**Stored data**
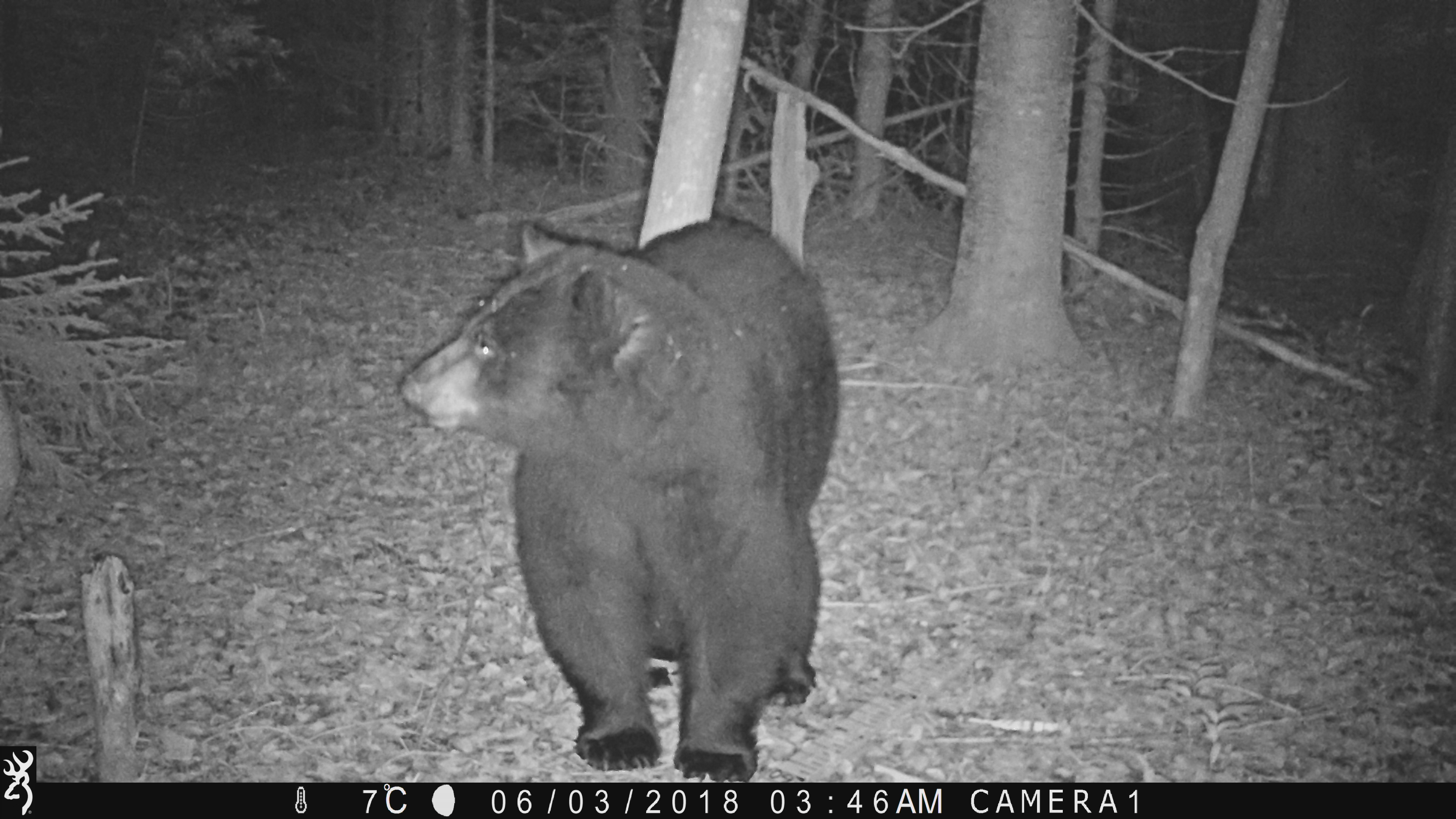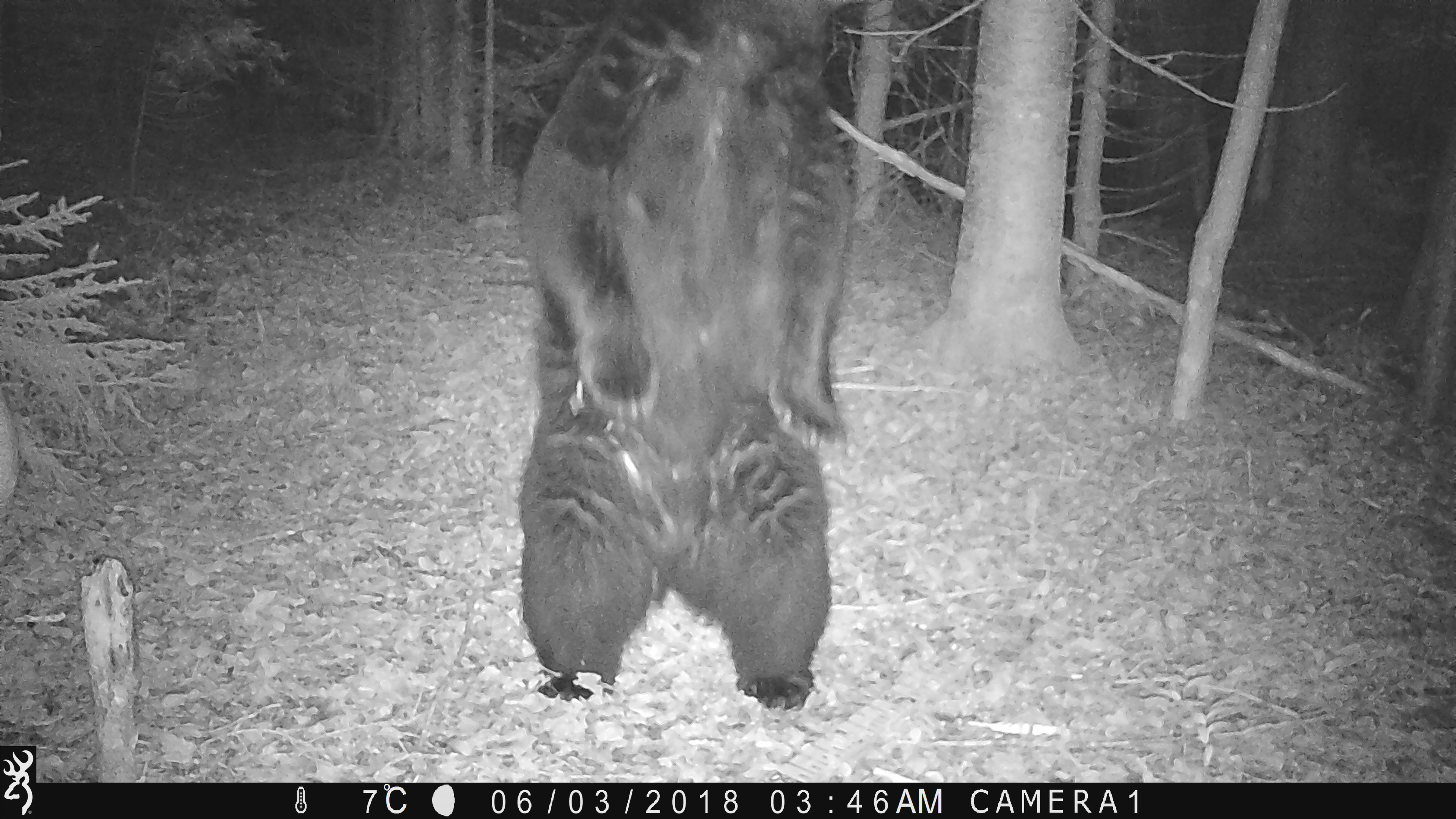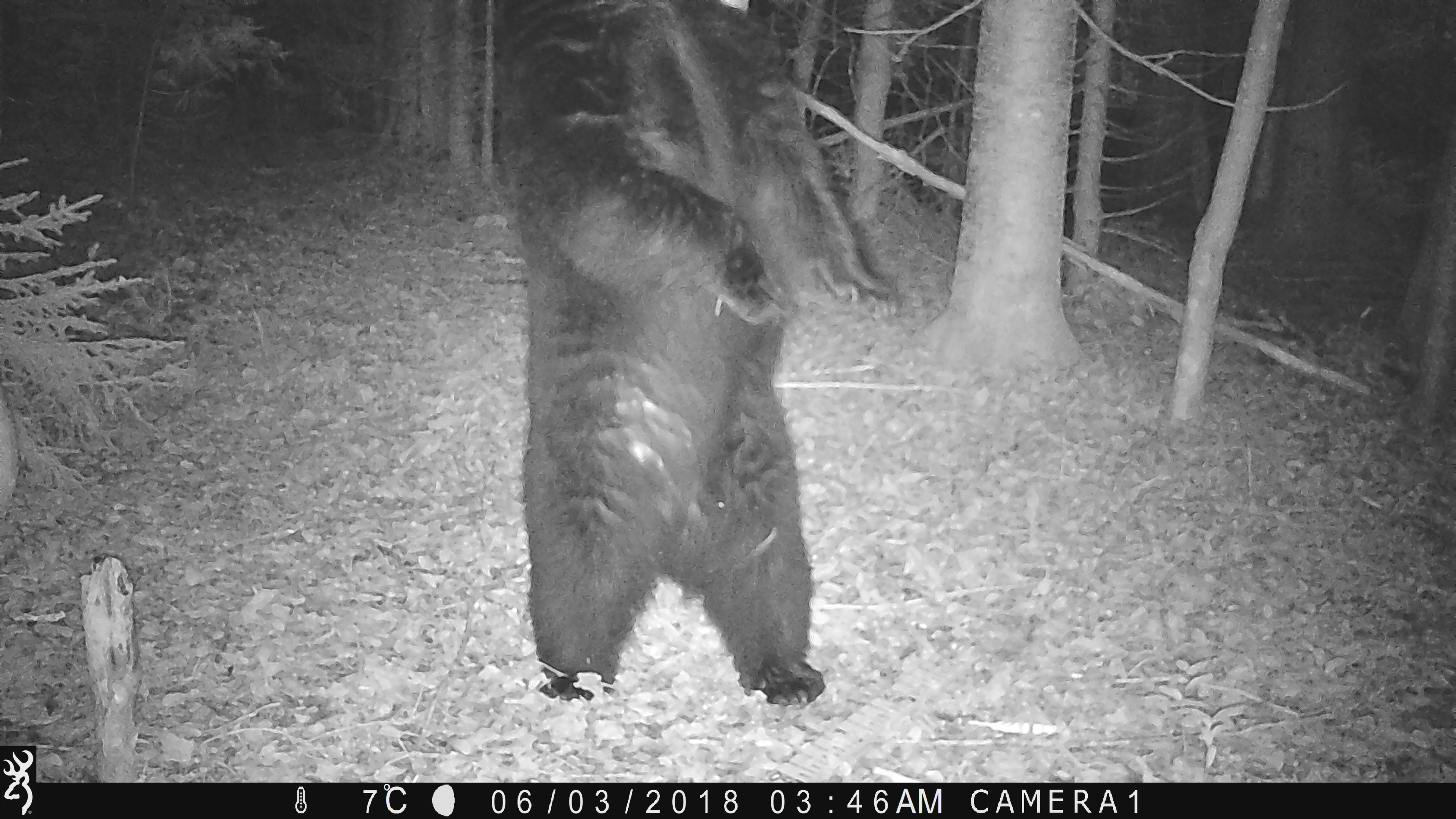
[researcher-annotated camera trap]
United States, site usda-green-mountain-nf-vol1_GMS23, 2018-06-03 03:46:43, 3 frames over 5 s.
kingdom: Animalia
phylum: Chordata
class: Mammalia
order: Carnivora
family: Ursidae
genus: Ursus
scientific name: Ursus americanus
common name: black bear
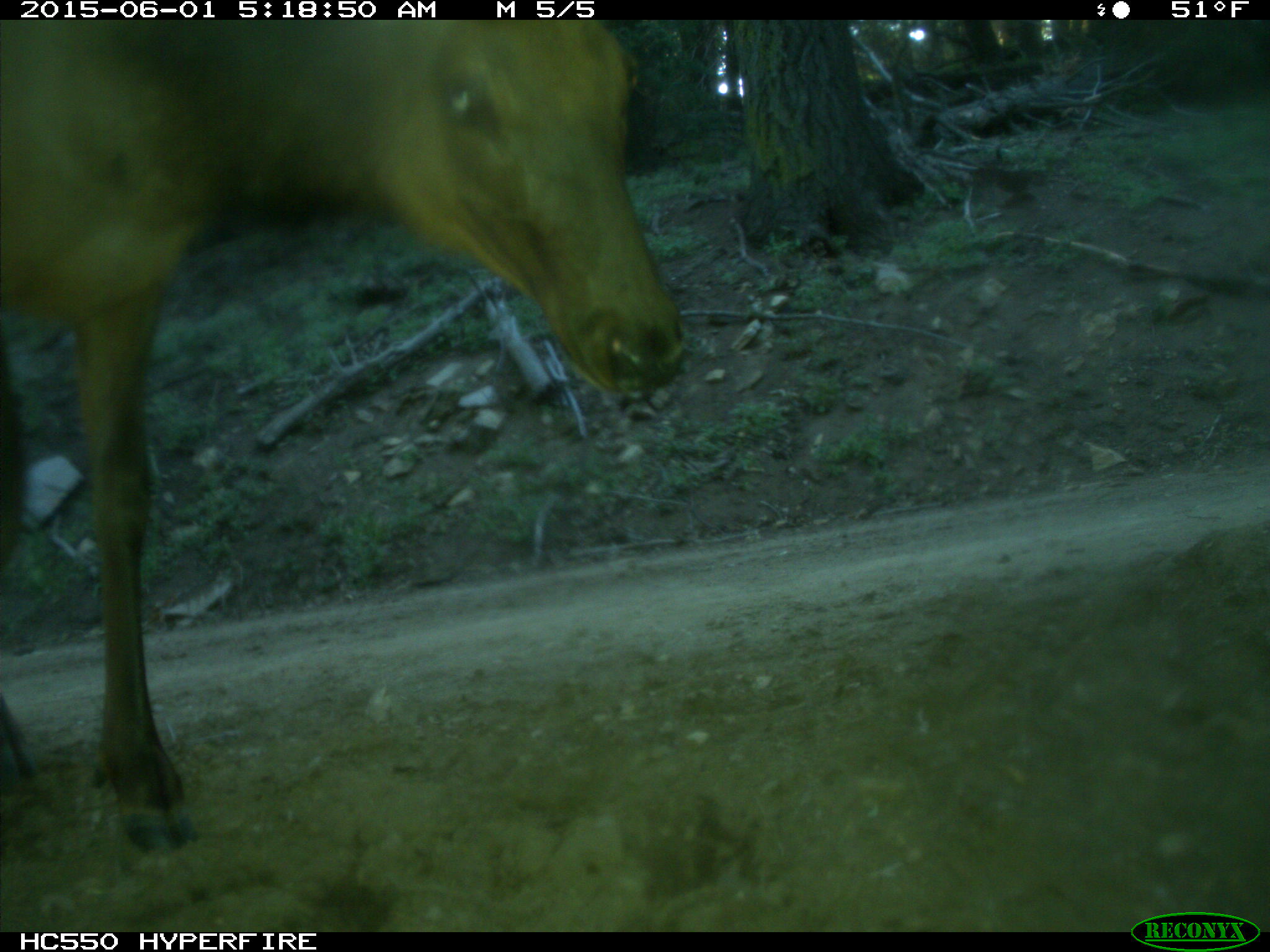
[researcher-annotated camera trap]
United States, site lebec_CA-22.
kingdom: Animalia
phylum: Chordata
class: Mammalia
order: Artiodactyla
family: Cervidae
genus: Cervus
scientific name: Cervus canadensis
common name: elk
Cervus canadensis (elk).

**Task directions**
Every entry above should come back exactly as written, except for its pictures.

**Task response**
[researcher-annotated camera trap]
United States, site usda-green-mountain-nf-vol1_GMS23, 2018-06-03 03:46:43, 3 frames over 5 s.
kingdom: Animalia
phylum: Chordata
class: Mammalia
order: Carnivora
family: Ursidae
genus: Ursus
scientific name: Ursus americanus
common name: black bear
[researcher-annotated camera trap]
United States, site lebec_CA-22.
kingdom: Animalia
phylum: Chordata
class: Mammalia
order: Artiodactyla
family: Cervidae
genus: Cervus
scientific name: Cervus canadensis
common name: elk
Cervus canadensis (elk).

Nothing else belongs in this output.